While Trump earned the Republican nomination, he did not and has not earned a united party. Little that’s happened through a sometimes flat first two days of his convention nudged things in that direction –- to say nothing of the wider nation he hopes to lead.
The party’s wounds were on display even in a speaking lineup designed to convey healing. Tuesday was a night for congressional leaders and former opponents to take the stage before two of Trump’s children.
“Why in the world would Democrats put forward such a candidate?” McConnell asked.
“Let the other party go on and on with its constant dividing up of people,” Ryan said as part of his plea for unity.
“Lock her up!” the crowd chanted.
“Give ya a few more minutes, we’ll get there,” said Christie.
Even the larger-than-life visage of Trump himself, towering over the convention on two giant video screens, didn’t make the big tent seem any larger.
It was left to two of his grown children, Tiffany and Donald Jr., to inject some humanity and unity into the room. They were among the few speakers to talk directly and personally about the man who would be president.
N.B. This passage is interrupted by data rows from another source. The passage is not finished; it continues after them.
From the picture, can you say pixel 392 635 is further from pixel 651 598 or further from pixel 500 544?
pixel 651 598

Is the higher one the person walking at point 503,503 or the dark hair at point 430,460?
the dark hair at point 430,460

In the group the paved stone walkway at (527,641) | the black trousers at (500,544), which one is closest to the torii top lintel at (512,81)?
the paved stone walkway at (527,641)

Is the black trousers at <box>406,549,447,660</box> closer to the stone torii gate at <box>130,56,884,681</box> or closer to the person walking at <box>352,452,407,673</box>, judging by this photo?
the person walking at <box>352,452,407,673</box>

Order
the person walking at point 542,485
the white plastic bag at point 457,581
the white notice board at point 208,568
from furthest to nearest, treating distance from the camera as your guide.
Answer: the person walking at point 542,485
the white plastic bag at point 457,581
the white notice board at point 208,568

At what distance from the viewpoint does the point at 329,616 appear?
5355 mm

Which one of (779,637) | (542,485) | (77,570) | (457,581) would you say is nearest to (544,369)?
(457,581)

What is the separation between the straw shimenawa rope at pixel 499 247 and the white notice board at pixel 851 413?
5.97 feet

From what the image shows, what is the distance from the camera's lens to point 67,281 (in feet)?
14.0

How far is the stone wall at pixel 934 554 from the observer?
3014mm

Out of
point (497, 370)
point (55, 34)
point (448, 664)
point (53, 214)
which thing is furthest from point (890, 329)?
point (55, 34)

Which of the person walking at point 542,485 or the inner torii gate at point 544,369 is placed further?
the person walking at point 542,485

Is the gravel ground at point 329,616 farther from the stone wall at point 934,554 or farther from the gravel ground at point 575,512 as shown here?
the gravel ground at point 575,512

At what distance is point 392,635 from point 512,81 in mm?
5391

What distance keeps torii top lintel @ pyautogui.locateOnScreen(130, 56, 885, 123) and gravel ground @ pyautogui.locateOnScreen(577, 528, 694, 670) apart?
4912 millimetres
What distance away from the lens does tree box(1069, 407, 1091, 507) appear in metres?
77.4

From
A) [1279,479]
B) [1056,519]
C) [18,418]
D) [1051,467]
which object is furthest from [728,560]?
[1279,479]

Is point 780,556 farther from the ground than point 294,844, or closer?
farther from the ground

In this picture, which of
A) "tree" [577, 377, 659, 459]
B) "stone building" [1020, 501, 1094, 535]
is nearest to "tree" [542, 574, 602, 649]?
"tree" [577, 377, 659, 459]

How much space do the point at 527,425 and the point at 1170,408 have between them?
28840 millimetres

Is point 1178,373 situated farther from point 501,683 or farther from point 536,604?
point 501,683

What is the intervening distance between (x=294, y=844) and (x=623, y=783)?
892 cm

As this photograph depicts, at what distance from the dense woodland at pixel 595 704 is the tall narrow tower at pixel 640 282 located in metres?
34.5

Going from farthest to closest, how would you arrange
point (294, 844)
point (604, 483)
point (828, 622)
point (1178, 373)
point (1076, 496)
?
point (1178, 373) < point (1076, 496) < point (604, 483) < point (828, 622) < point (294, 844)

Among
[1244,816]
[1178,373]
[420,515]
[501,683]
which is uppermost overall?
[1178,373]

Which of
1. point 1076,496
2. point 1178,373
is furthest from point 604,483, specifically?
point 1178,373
As for the broader unity a potential president might seek out, that’s not Trump. Since before that first debate in Cleveland, the question has been whether Trump is capable of growing and changing as a candidate.
He’s found new lines and new ways to insult his Democratic opponent. But Trump’s convention is lacking a certain energy that might only come from making a turn toward a positive vision – one that’s missing two nights in.